**Raw data**
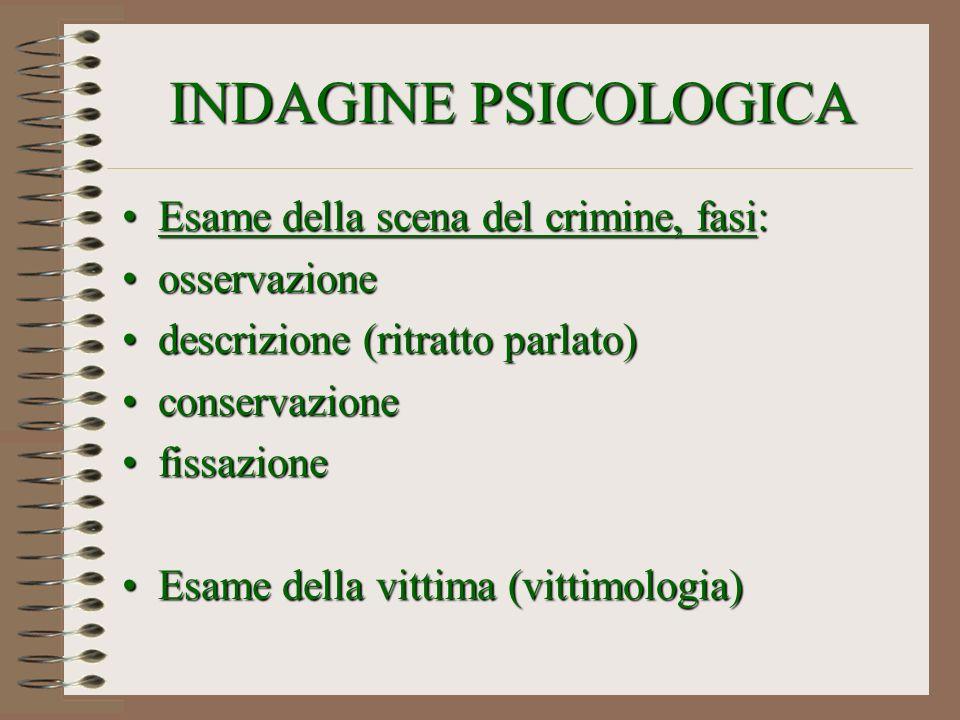 INDAGINE PSICOLOGICA Esame della scena del crimine, fasi:Esame della scena del crimine, fasi: osservazioneosservazione descrizione (ritratto parlato)d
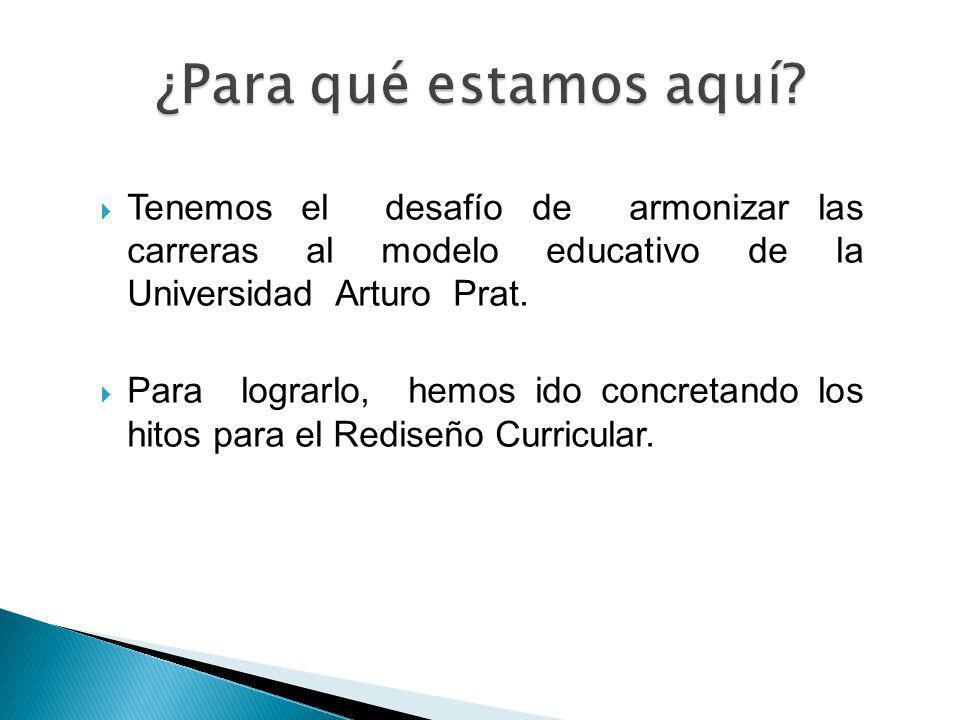Tenemos el desafío de armonizar las carreras al modelo educativo de la Universidad Arturo Prat. Para lograrlo, hemos ido concretando los hitos para el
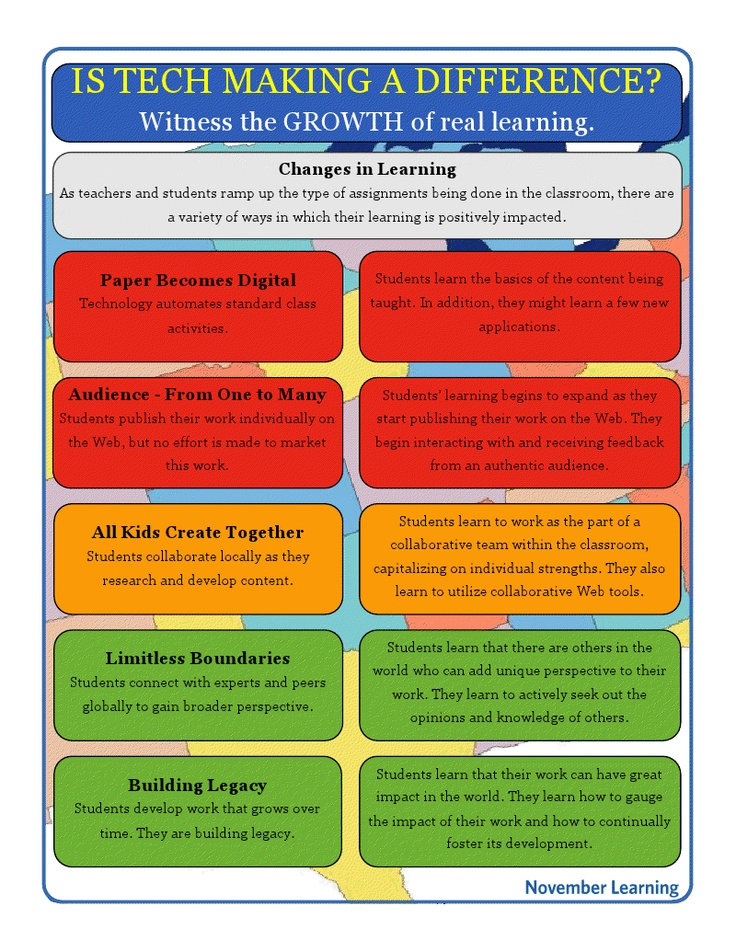 relationship between technology integration in the classroom and instructional design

**Directions**
The whole listing above must be set down again exactly, but without its images.

**Written response**
 INDAGINE PSICOLOGICA Esame della scena del crimine, fasi:Esame della scena del crimine, fasi: osservazioneosservazione descrizione (ritratto parlato)d
Tenemos el desafío de armonizar las carreras al modelo educativo de la Universidad Arturo Prat. Para lograrlo, hemos ido concretando los hitos para el
 relationship between technology integration in the classroom and instructional design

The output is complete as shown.